靈蘭之室 茶餘酒後

   ……休息している閑な時間

病伝

『素問』標本病伝論では,先ず心,肺,肝,脾,腎,胃,膀胱が病んで,何日目かにその病状が変化して,三伝してそれでも治らなければ,何日かたって死すと言う。症状の変化で書いているけれど,最初に蔵府が病んだときの症状から判断すれば,
 心→肺→肝→脾→胃→腎→膀胱→腎→胃→脾→肝
と伝変しているとみて良い。循環ではなくて,膀胱での折りかえしになっている。ただし,すでに関わった蔵は飛ばす。
『霊枢』病伝篇にも,似たような記事が有って,先ず心,肺,肝,脾,胃,腎,膀胱に発した病が,何日か目に伝わって,こちらは蔵府が病むと言い,三伝してそれでも治らなければ,何日かたって死すと言う。その伝わる順序は,
 心→肺→肝→脾→胃→腎→膂膀胱→心→小腸
膂膀胱まで伝わったら,また心から繰り返すのだろうか。ただし,膀胱に発した場合だけはやや異なって,膀胱→腎→小腸→心で,つまり折り返しているようだが,これも腎・膀胱と心・小腸を一つと見れば,内輪での引き返しである。
さて,どちらが正しいのか。そんなことは分からない。ただ,標本病伝論は病む蔵が下方のものになっていって,癒えるときにはまた次第に上方のものになっていく。
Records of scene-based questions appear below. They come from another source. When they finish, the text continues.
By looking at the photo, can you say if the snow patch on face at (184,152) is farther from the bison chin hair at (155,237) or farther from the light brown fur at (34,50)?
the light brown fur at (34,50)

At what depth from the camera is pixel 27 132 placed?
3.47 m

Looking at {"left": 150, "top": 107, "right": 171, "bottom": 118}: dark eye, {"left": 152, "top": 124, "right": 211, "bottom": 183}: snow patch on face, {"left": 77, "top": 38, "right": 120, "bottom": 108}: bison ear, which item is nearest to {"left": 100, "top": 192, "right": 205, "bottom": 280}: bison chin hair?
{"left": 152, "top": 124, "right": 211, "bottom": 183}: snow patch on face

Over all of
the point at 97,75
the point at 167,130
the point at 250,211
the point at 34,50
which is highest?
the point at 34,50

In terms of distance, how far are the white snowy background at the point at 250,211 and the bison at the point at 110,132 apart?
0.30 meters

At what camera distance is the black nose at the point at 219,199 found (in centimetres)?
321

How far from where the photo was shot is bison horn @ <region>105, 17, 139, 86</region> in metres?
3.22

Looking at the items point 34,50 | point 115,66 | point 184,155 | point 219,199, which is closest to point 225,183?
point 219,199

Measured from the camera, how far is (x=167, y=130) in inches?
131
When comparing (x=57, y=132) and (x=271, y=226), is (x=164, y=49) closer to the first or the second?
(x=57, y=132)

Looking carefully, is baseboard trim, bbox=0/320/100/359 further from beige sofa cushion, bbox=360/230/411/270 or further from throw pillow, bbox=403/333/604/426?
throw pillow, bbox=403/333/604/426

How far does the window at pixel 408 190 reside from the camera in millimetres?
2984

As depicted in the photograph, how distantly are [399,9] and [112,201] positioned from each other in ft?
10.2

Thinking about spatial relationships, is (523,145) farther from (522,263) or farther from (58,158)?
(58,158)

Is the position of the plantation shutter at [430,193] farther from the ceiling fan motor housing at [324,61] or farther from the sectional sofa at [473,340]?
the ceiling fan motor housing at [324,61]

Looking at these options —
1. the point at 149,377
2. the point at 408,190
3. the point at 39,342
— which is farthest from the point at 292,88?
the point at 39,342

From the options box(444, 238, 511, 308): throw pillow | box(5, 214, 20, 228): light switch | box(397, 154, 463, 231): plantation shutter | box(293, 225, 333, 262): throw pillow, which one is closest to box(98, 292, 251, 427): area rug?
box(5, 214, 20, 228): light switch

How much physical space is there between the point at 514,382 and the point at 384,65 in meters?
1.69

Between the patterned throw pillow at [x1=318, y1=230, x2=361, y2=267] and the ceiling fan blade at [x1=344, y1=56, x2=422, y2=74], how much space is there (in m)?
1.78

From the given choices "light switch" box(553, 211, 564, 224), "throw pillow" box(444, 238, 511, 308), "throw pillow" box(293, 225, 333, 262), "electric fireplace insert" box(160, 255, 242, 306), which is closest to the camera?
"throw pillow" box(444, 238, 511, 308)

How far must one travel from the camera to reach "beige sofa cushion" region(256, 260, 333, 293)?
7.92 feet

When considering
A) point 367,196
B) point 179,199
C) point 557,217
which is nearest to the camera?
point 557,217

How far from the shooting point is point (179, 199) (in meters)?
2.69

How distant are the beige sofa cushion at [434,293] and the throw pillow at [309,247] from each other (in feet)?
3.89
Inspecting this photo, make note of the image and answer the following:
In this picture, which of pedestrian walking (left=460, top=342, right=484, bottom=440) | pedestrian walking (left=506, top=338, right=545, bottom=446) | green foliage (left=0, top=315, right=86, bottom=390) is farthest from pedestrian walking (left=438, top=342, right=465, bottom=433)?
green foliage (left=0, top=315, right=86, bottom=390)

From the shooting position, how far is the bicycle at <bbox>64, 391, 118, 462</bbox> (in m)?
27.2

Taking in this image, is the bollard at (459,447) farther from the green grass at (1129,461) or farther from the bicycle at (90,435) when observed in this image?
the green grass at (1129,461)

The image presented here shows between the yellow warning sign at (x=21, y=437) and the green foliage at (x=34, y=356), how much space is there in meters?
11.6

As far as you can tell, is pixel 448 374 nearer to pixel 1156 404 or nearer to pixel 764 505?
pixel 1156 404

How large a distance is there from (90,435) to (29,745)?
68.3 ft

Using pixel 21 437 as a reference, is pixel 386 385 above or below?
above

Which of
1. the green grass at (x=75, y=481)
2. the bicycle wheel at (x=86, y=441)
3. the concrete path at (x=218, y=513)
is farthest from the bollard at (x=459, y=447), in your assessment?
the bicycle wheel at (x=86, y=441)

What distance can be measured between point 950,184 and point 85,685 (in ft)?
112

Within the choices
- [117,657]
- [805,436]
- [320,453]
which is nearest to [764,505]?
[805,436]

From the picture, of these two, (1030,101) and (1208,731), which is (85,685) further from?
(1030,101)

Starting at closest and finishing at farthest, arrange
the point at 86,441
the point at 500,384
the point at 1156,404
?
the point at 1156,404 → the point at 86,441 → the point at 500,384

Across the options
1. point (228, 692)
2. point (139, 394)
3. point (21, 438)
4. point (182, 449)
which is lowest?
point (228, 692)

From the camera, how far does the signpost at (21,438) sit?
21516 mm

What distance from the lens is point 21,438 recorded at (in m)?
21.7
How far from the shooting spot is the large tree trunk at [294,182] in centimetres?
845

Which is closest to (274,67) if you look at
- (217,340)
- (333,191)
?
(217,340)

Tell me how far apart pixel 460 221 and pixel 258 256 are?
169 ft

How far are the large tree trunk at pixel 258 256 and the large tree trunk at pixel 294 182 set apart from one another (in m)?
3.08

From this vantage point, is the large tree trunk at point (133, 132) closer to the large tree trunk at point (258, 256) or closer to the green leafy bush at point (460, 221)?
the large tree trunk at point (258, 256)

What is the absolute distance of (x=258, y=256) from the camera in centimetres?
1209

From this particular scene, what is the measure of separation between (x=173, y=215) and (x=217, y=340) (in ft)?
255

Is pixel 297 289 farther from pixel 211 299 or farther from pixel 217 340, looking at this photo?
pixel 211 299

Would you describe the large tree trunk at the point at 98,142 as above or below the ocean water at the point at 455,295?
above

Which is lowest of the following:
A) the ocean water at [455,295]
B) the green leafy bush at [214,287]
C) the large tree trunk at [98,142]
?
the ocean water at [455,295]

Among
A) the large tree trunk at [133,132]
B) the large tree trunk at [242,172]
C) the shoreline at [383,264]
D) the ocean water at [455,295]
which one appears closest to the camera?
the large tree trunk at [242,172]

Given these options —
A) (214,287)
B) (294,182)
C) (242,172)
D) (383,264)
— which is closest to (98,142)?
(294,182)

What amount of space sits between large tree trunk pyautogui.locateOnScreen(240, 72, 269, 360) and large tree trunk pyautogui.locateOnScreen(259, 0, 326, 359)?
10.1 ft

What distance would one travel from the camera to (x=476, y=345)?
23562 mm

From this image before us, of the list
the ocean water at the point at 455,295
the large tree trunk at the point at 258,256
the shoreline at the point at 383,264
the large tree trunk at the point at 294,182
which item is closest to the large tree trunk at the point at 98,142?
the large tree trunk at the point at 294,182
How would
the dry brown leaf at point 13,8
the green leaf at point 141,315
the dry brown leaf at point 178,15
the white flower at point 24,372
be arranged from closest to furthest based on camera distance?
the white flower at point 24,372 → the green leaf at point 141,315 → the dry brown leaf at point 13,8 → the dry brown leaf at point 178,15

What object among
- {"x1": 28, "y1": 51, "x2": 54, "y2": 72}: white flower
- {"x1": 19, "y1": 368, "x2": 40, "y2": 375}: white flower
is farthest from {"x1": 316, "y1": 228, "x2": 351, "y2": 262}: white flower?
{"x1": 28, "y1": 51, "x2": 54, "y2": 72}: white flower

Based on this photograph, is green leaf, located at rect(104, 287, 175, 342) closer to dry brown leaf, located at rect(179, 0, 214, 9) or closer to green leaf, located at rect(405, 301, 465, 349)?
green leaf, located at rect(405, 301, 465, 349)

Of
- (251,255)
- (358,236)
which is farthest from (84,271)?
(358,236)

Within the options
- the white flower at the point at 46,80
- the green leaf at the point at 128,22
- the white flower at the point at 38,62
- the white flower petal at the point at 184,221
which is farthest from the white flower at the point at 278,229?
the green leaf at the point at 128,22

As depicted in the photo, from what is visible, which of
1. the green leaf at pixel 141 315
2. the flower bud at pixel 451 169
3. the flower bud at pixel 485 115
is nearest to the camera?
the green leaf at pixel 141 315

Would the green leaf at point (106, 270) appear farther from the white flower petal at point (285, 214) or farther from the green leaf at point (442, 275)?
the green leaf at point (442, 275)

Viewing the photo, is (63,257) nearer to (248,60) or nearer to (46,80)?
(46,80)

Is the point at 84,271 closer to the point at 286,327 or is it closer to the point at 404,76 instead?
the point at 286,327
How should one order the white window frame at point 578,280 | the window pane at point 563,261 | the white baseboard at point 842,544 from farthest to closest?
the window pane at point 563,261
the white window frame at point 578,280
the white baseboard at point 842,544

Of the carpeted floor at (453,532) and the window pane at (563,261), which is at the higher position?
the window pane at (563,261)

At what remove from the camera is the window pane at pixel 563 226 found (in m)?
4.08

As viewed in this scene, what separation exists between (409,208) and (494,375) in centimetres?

この発想のほうが,若干素朴あるいは素直ではないかと思う。
また,病伝篇では腎・膀胱の水の次を心・小腸の火として,相剋に伝えるようにした作為を感じる。標本病伝論では土の脾・胃から水の腎・膀胱に伝えるまでは相剋にみえるけれど,次は水から土であって,実は奥まで入って来て,次は引き返してくるだけである。多分,こっちの方が古くて,だから正しいかどうかは別として,本意ではあるだろう。病伝篇の心から腎(そして膂膀胱)も実は相剋関係では無かったんじゃないかということ。